Again, thanks for any help y'all can provide.

----------

## Hypnos

I've had similar problems with erroneous ACPI temps -- have had all kinds of random 'int long' values.  I just don't bother loading the ACPI temperature module  :Smile: 

When the laptop does overheat due to poor ventilation, it'll lock -- good enough for me   :Laughing: 

If you want serious advice, I'm running a relatively old kernel -- 2.6.13.  If you are doing the same, a newer kernel with a newer ACPI may help.

----------

## ksp7498

How convenient...I've actually been having exactly the same problem on my box.  Mine's a pentium 4 560 that usually hits about ~58C under full load, and yet I also get the bizarre messages about the 121C critical value.

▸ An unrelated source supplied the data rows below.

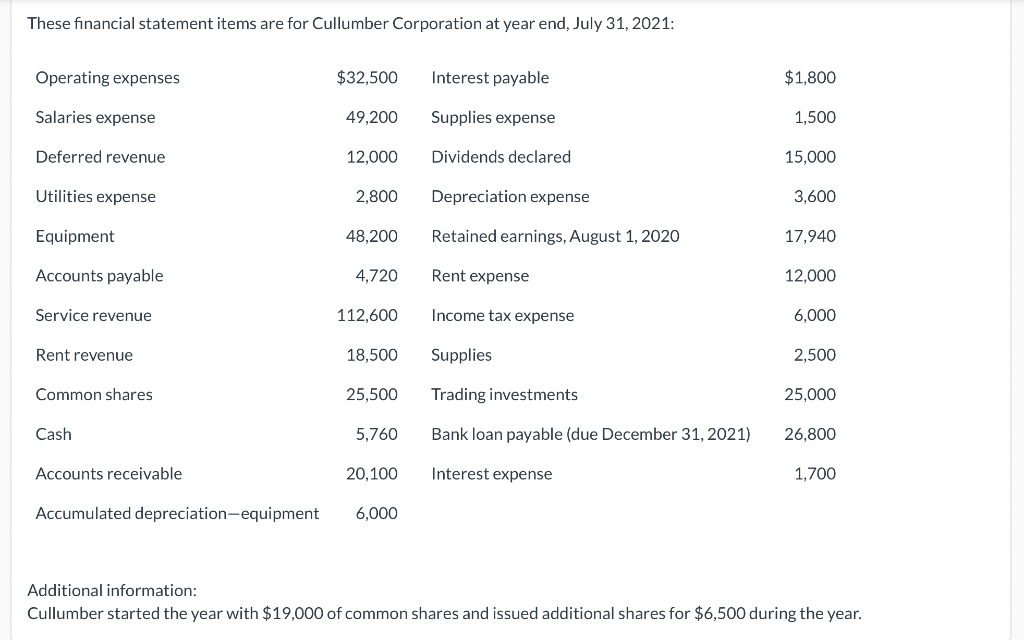 These financial statement items are for Cullumber Corporation at year end, July 31, 2021:

| | | | |
|---|---|---|---|
| Operating expenses | \$32,500 | Interest payable | \$1,800 |
| Salaries expense | 49,200 | Supplies expense | 1,500 |
| Deferred revenue | 12,000 | Dividends declared | 15,000 |
| Utilities expense | 2,800 | Depreciation expense | 3,600 |
| Equipment | 48,200 | Retained earnings, August 1, 2020 | 17,940 |
| Accounts payable | 4,720 | Rent expense | 12,000 |
| Service revenue | 112,600 | Income tax expense | 6,000 |
| Rent revenue | 18,500 | Supplies | 2,500 |
| Common shares | 25,500 | Trading investments | 25,000 |
| Cash | 5,760 | Bank loan payable (due December 31, 2021) | 26,800 |
| Accounts receivable | 20,100 | Interest expense | 1,700 |
| Accumulated depreciation—equipment | 6,000 | | |

Additional information:
Cullumber started the year with \$19,000 of common shares and issued additional shares for \$6,500 during the year.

I fixed it by disabling the hardware monitoring support for my chipset in the kernel and removing lm_sensors from the default runlevel.  Oddly enough, even though the errors are ACPI errors I don't get the problem with ACPI running...just with hardware monitoring and lm_sensors.

----------

## bunder

you can ignore the lp "on fire" messages... those are for your printer, and usually indicates an unknown error.  the "on fire" message is a remnant from the unix days.

 *Quote:*   

> off line is reported when the printer is off-line
> 
> out of paper is reported when the printer is out of paper
> 
> on fire is reported when the kernel doesn't know.

 

----------